Le torticolis spasmodique est une dystonie focale et généralement idiopathique avec spasme du muscle cervical provoquant une posture et un mouvement involontaires du cou. Cela peut survenir à tout âge. La dénervation chimique des muscles hyperactifs par la toxine botulique est maintenant le traitement habituel et est efficace chez la plupart des patients.6
La dystonie peut provoquer une subluxation ou une luxation au niveau de diverses articulations. Par exemple, les articulations temporomandibulaires peuvent subir une luxation récurrente ou chronique dans une dystonie oromandibulaire idiopathique ou tardive.7-9 Angelini et aldécrit une subluxation du rachis cervical subaxial entraînant une myélopathie cervicale chez un enfant présentant une paralysie cérébrale dystonique spastique10 et Tunkel et une subluxation cervicale déjà rapportée entraînant une amélioration de la dystonie chez un patient présentant une dystonie de torsion idiopathique de longue date.11à notre connaissance, un torticolis spasmodique à l’âge adulte provoquant et se présentant comme une subluxation atlantoaxiale rotative n’a jamais été rapporté dans la littérature. Une rotation prolongée au-delà de la limite physiologique est susceptible d’être la cause de cette subluxation.

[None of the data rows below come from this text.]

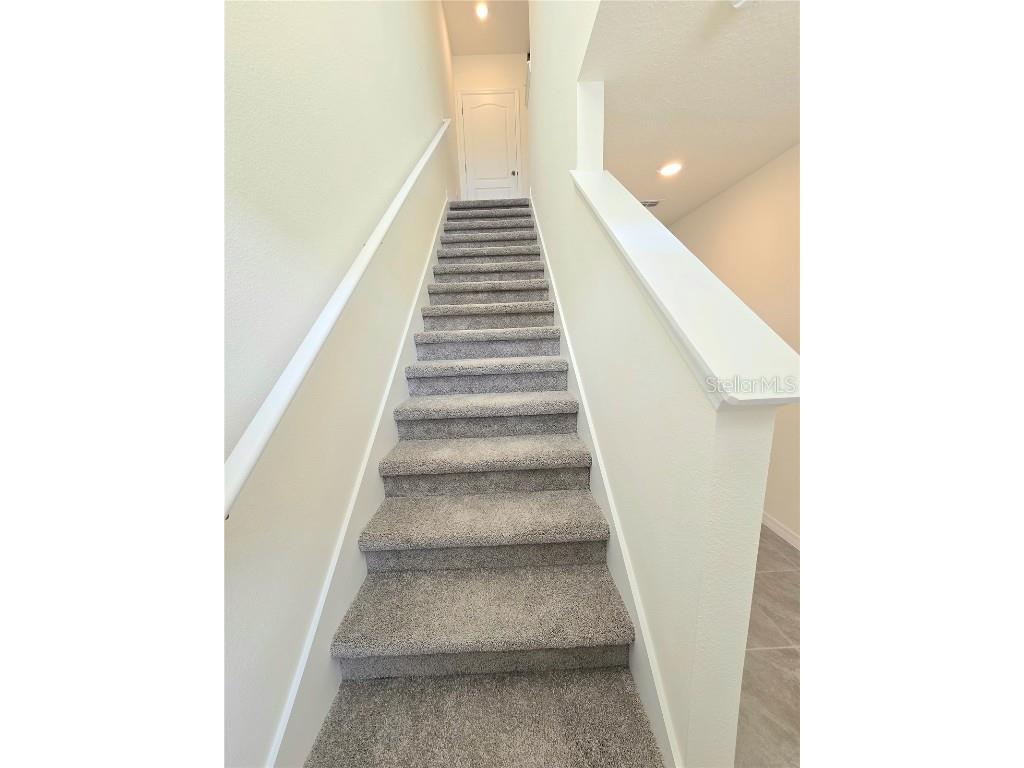 1512 Lumber Avenue Davenport FL 33837 L4956756 image20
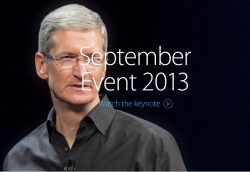 keynote.png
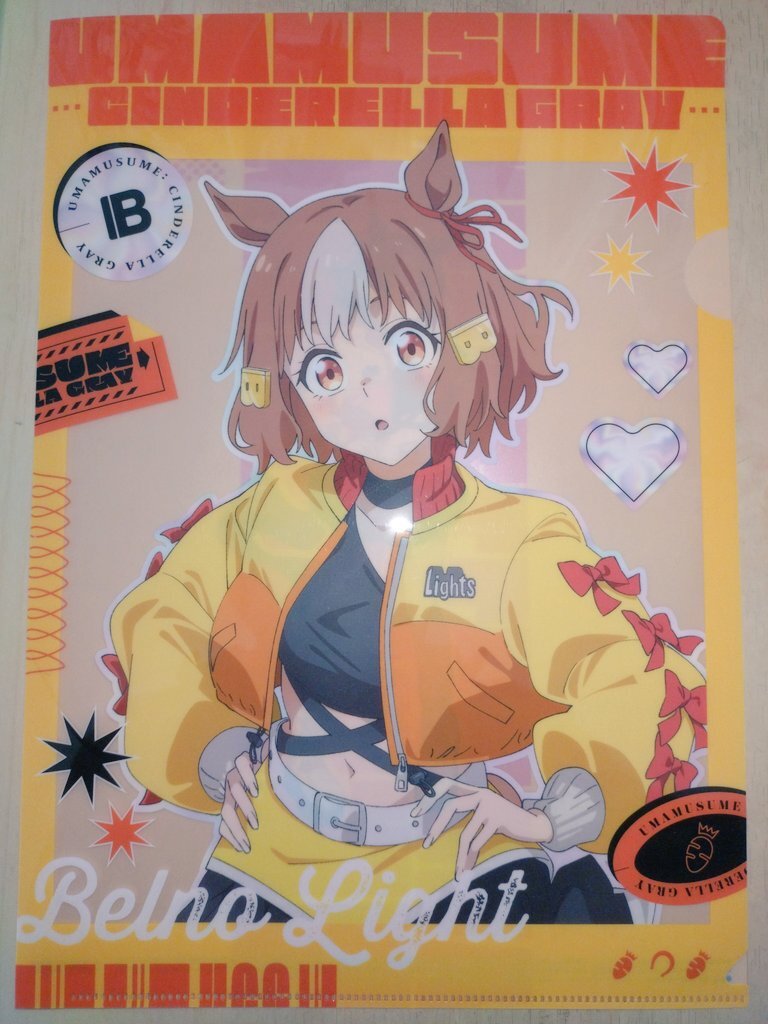 ベルノライト」のYahoo!リアルタイム検索 - X（旧Twitter）を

Lorsque la subluxation atlantoaxiale apparaît après une posture involontaire prolongée du cou, un diagnostic sous-jacent de dystonie doit être envisagé. La toxine botulique ne résoudra pas la subluxation, mais était nécessaire dans ce cas pour contrôler la dystonie sous-jacente. Les bretelles et les colliers externes contrôlent rarement les mouvements puissants de la dystonie cervicale, et la toxine peut prendre quelques jours, voire plusieurs semaines à fonctionner, nous recommandons donc un traitement dès que la dystonie est diagnostiquée. En théorie, la toxine botulique pourrait améliorer l’effet des agents paralysants musculaires aigus utilisés en anesthésie ou interférer avec leur récupération. Cependant, aucune réaction de ce type n’a été rapportée en 12 ans d’expérience étendue dans le monde entier avec la toxine botulique, et il est donc probablement sans danger de donner des injections avant même une chirurgie du cou. Lorsqu’un patient présentant un torticolis spasmodique (posture variable) développe une posture fixe et suffisamment extrême, le clinicien doit envisager une investigation par radiographie simple et tomodensitométrie pour exclure la subluxation rotative, même si le spasme musculaire est intermittent.